Excerpt →
··········
Issue with Parsing a Delimited Text File

rkane · Jan 16, 2013

Hello All!

I am having an issue with trying to import a semicolon delimitted text file with 52 columns into a table.

I am utilizing a piece of vba to parse through the file, however there are a pair of comment fields in the text file, and sometimes people are using semicolons in their comments.

Is there a way to have it either ignore any semicolons found in text file column range 266-315 and 317-366? Or, have access edit the file to replace those particular semicolons with a space/comma?

Thanks in advance!

DavidAtWork · Jan 16, 2013

"Is there a way to have it either ignore any semicolons found in text file column range 266-315 and 317-366"
I thought you specified there were only 52 columns!
This sounds like a nightmare using : as a delimiter and I don't see a way round this problem. Where do the files originate from, is it possible to do a find & replace at the source and replace all :'s with a space or comma, otherwise could you use a different delimiter such as | which is a pipe and not used in normal text writing
David

rkane · Jan 16, 2013

I guess I should clarify. The columns I was referring to when talking about the 266-315 and 317-366 is the character reference in Notepad. IE Ln 26, Col 366.

The source is a text file that our system sends to a network folder. This is a case where the "download" was setup to capture data before reporting could be made on it. We are changing the process to replace the extra semicolons in the comments section going forward, however, I have 2.5 months worth of back data that needs to be worked, which is what this is for.

I can do each file individually by importing it into Excel, performing a text to column on those sections, do a find and replace, save as a text file, repeat. I was just hoping for a faster solution.

DJkarl · Jan 16, 2013

If you could put text delimiters around the comment field you might be ok, but since these are old files and already set I can't think of an easy way to do this, as my old boss was fond of saying, GIGO (garbage in, garbage out).

mdlueck · Jan 16, 2013

To be able to import CSV files generated by MS Office programs, I ended up needing to process the data one character at a time. Access / Excel are not consistent in the CSV data they generate. One of the apps generates files with mixes quoting... I suppose "if I think I need the quotes then I will add the quotes".

So my import code knows which fields could potentially be quote delimited, tests for the presence of a quote, and knowing that turns a "comma lock" variable on/off.

The result is my app is able to read CSV's generated with both Access and Excel. That was a nasty curve ball to encounter at the time.

jdraw · Jan 16, 2013

Can you post some sample data?
My preference is to bring the data into an access table, then parse records in that table into the "desired" destination table and format.
··········
Problem statement → In the forum thread on parsing a semicolon-delimited file, what did rkane clarify the ranges 266-315 and 317-366 refer to? The rows that come next are not needed here.

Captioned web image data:
··········
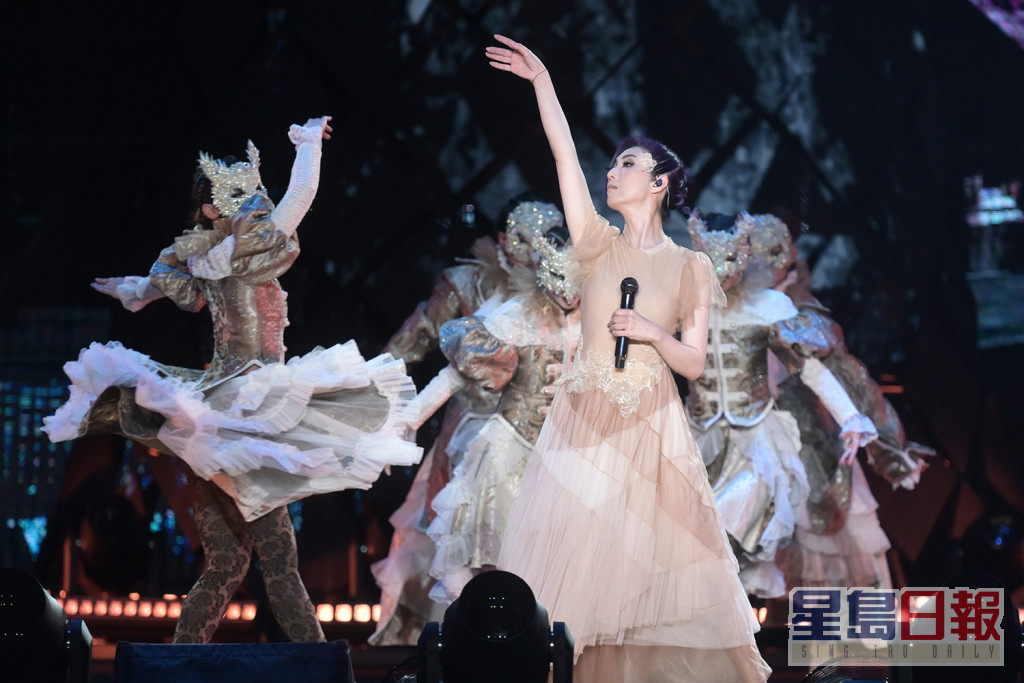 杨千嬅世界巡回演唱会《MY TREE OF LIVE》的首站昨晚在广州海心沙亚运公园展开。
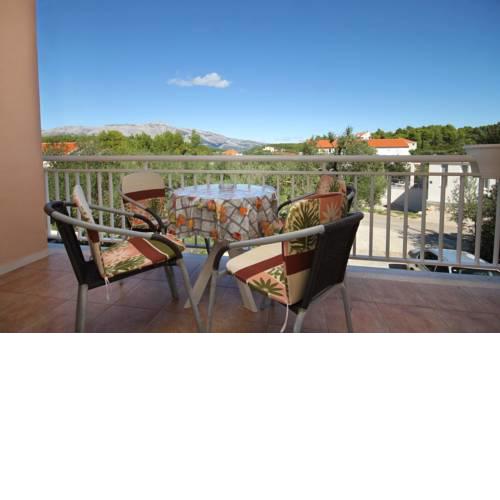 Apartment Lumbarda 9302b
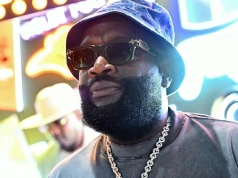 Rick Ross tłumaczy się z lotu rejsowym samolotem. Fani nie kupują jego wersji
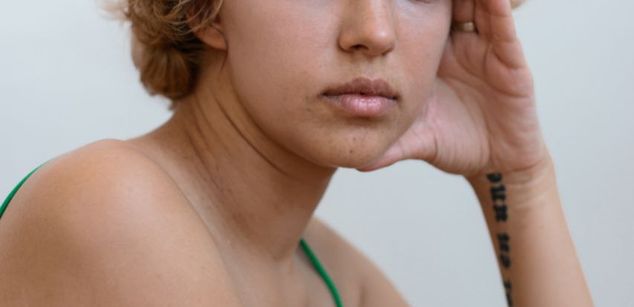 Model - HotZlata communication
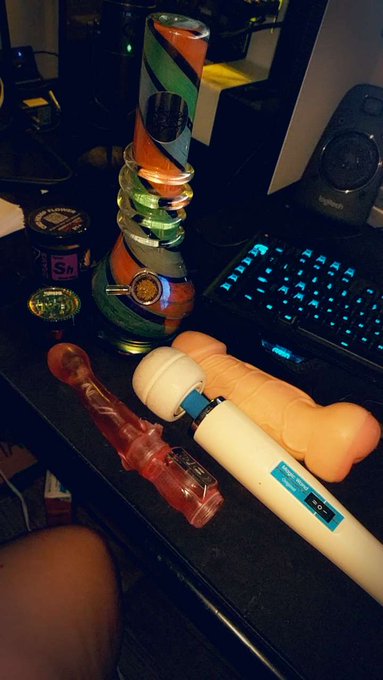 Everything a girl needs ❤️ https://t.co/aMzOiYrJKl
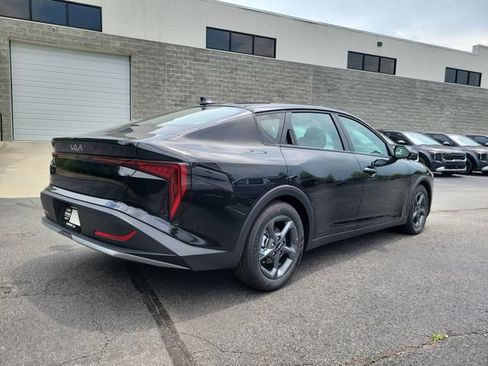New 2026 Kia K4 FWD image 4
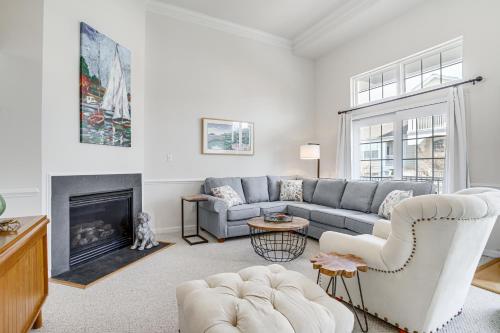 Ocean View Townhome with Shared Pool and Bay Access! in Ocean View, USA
··········
Answer → They refer to character positions in Notepad, such as Ln 26, Col 366.